| Records from a spatial question set |
|---|

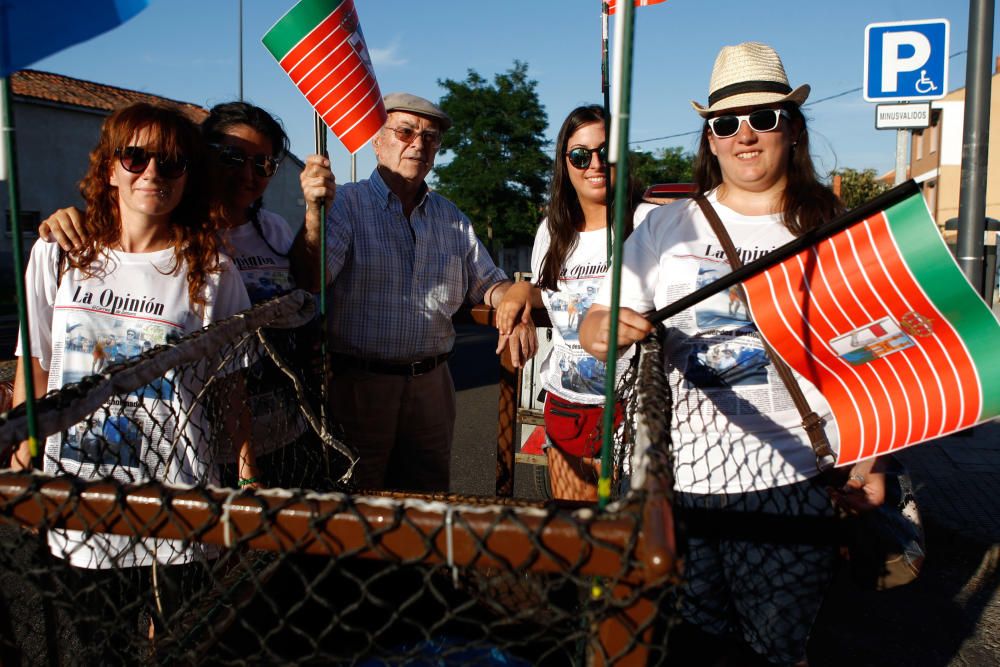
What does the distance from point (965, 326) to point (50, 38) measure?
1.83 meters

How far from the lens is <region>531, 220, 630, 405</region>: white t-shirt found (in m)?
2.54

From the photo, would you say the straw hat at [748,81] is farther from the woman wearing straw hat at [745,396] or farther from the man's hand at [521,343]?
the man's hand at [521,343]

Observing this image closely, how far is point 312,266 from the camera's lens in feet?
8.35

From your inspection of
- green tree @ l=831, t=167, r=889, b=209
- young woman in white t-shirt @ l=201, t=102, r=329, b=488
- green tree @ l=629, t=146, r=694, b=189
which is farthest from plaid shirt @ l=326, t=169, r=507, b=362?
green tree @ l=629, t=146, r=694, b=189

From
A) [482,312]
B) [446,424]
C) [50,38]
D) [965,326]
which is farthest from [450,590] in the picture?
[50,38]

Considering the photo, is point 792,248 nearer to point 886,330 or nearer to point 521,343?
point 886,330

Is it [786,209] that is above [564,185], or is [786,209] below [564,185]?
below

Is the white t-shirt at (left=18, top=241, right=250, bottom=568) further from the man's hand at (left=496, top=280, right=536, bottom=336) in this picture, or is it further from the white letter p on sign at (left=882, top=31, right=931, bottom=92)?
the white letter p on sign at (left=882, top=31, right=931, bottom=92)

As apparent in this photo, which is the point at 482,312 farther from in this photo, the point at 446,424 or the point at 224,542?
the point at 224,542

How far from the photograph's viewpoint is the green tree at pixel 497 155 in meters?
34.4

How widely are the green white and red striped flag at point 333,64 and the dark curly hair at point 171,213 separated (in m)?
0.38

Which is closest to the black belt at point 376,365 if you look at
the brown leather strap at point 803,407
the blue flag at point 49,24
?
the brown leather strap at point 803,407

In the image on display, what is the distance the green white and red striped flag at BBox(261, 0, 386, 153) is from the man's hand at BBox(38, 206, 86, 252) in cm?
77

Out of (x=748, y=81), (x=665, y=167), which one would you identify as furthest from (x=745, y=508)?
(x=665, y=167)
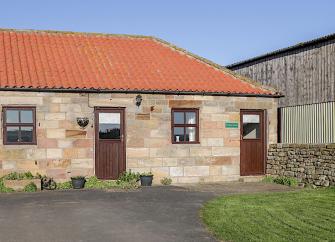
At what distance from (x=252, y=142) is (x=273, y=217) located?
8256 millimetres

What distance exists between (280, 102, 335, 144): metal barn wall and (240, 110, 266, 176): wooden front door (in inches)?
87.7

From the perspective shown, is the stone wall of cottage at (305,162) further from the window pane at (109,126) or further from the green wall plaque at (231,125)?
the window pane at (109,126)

|---|

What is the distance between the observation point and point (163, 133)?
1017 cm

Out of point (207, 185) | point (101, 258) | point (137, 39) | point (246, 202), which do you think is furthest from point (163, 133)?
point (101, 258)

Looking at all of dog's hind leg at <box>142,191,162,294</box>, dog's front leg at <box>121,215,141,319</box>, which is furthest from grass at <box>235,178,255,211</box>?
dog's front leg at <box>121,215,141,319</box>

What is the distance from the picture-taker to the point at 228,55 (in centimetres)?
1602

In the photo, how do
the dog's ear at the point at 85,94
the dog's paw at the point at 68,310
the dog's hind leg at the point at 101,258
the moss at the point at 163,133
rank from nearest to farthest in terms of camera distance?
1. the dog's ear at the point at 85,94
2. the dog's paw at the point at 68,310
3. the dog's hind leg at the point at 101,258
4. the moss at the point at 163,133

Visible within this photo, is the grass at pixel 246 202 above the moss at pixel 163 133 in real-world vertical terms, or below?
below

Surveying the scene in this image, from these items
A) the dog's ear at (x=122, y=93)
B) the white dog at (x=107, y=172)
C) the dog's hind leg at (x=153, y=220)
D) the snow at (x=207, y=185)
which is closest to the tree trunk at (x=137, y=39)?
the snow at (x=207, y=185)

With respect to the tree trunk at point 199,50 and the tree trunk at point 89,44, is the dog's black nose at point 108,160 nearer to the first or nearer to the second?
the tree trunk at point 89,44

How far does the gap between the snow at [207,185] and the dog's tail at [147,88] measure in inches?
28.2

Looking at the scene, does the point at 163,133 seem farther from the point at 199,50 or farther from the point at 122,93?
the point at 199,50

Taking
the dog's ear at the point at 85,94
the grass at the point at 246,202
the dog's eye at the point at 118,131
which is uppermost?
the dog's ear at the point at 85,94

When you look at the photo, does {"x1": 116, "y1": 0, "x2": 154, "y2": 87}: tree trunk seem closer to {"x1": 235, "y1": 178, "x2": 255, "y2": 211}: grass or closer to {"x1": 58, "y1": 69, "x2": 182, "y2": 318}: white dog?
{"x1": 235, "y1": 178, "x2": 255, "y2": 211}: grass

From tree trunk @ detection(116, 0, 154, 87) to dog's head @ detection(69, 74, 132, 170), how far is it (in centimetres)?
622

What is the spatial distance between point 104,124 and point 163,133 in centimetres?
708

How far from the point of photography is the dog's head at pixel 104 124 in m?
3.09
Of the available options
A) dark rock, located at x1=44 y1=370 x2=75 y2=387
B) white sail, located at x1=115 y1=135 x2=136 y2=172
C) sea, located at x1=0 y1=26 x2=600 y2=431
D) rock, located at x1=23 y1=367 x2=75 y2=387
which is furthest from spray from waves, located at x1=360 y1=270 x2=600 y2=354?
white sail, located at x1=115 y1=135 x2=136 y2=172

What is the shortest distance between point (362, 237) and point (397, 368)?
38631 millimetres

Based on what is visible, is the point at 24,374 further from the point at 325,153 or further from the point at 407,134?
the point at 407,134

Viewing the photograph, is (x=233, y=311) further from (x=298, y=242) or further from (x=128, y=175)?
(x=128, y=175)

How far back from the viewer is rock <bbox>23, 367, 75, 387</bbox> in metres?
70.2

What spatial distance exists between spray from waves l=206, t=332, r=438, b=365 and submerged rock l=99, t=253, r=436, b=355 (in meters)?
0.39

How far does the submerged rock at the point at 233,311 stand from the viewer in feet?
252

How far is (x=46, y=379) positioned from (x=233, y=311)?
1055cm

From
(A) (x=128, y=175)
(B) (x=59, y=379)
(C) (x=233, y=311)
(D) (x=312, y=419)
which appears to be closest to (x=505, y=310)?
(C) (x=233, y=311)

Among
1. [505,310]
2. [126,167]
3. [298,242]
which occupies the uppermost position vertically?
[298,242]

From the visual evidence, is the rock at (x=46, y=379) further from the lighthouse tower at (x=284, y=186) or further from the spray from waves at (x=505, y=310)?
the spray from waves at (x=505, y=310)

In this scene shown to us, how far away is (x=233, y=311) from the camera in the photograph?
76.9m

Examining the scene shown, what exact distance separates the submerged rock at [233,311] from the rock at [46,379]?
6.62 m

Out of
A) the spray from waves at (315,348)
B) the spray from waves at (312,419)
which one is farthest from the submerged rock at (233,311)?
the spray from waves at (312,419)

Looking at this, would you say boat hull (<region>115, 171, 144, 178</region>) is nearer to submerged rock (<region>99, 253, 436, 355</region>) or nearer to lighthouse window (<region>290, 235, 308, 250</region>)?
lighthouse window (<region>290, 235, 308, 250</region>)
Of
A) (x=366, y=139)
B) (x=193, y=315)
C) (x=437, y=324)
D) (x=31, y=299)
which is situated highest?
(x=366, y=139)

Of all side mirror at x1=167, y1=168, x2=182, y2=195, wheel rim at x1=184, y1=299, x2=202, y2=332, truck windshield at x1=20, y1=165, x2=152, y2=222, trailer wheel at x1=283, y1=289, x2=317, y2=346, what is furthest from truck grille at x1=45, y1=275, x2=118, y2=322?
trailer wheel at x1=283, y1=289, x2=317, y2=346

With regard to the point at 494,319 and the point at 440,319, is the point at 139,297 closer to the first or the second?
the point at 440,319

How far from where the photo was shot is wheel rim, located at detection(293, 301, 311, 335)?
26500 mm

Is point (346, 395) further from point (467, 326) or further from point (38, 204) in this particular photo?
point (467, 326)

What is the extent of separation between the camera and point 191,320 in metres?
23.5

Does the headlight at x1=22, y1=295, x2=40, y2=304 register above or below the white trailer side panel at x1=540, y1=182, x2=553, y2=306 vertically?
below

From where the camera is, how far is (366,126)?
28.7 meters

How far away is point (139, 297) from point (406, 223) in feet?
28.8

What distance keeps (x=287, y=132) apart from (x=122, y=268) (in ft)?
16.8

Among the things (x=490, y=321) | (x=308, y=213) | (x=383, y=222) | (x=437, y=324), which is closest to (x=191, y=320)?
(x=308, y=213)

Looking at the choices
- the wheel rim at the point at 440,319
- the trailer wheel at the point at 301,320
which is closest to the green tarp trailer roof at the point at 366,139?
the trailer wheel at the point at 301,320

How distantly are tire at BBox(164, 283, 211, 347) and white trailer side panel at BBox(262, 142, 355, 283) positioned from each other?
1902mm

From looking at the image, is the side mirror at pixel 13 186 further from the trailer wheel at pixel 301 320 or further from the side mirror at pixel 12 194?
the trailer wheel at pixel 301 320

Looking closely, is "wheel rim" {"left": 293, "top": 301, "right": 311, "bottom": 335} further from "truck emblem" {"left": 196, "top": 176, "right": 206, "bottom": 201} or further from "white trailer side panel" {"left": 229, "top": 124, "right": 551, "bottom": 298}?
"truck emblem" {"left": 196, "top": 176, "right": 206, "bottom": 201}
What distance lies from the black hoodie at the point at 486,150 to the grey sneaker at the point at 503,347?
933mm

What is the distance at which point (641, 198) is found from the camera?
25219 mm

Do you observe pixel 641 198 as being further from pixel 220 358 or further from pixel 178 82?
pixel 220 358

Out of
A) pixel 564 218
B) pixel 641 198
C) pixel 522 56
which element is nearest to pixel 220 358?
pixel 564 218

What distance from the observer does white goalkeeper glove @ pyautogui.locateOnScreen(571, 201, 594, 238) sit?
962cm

|---|

Gather each line of the rows above that contains the string "lens". Case matters when matching.

| TASK OUTPUT |
How far from the lens is <region>531, 220, 630, 405</region>: white t-shirt found (in m)?
Observing this image closely, how far is point 312,266 from the camera's lens in feet?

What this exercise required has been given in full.